DR DONALD BODEN: But sometimes when laws are introduced er, it's...it's a, um...it's something that's done quickly and then they don't look down the track in 10 years at what the repercussions may be, and I think that this is what's happening now.

(FOOTAGE OF LAURA FERRIS, YOUNG INTELLECTUALLY DISABLED WOMAN)

SUE FERRIS, MOTHER: Laura was born in 1990 and, er, she was beautiful. She was the perfect baby.

STEPHEN FERRIS, FATHER: She was absolutely normal. In fact, we felt she was advanced for her age. She was counting to 10, saying the names of family members. Uh, yeah, she was very bright.

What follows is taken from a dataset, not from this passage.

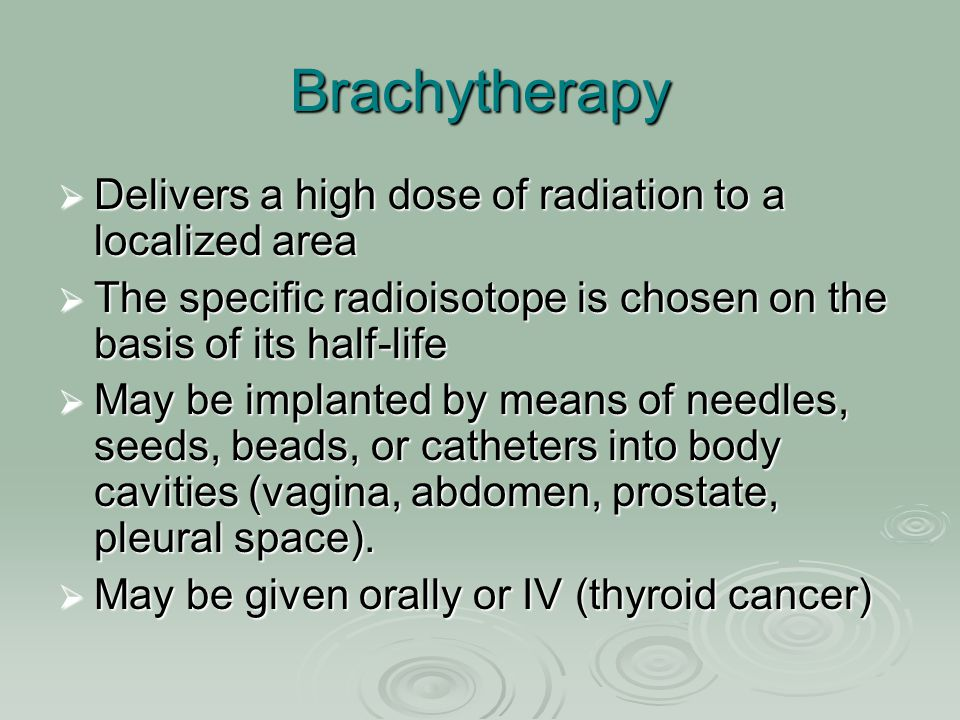 Brachytherapy Delivers a high dose of radiation to a localized area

SUE FERRIS: In October 1992, she had a Hib meningitis vaccination.

STEPHEN FERRIS: Within days, we noticed a change. Uh, she became unresponsive. Um, she wouldn't take notice of other people around her and she just gradually lost her speech and retreated into her own world.

SUE FERRIS: It was about September 1993 that she was diagnosed with childhood disintegrative disorder. We were told that it's like presenting with mild to moderate autism.

Laura, now, is functioning at about the 14-month level. Basically we have to follow her around everywhere. She doesn't understand road rules. She can't toilet herself - she's timed rather than trained. She's bowel incontinent at night. Um, she's quite hyperactive. Um...she basically needs prompting to do any normal activities.

Laura's tantrums can be very violent. Um, she becomes like a wild animal - she screams, bites, scratches, whatever she can do. She's just completely out of control.

STEPHEN FERRIS: She can be a happy child but it's a very fragile sort of happiness. Um, just anything can turn that into her being really unhappy and agitated and violent and self-injurious. She can very easily become upset and that can lead to ripping her clothes off - as has happened before - not just on one occasion, but she can decide that she doesn't want to wear clothes at all. We went to the Guardianship Board in August last year and, then, Laura was 12. We were applying for hysterectomy for Laura and we wanted that because we felt that she can't handle menstruation by herself.

SUE FERRIS: If Laura's menstruating, there's a total lack of dignity. There'd be blood everywhere. It's the last thing in the world that you'd choose for your child - to sterilise. It's the last thing. You...again, you know, you have to go through that grieving process again. It's accepting that your child is so disabled that they're never going to be able to cope on their own.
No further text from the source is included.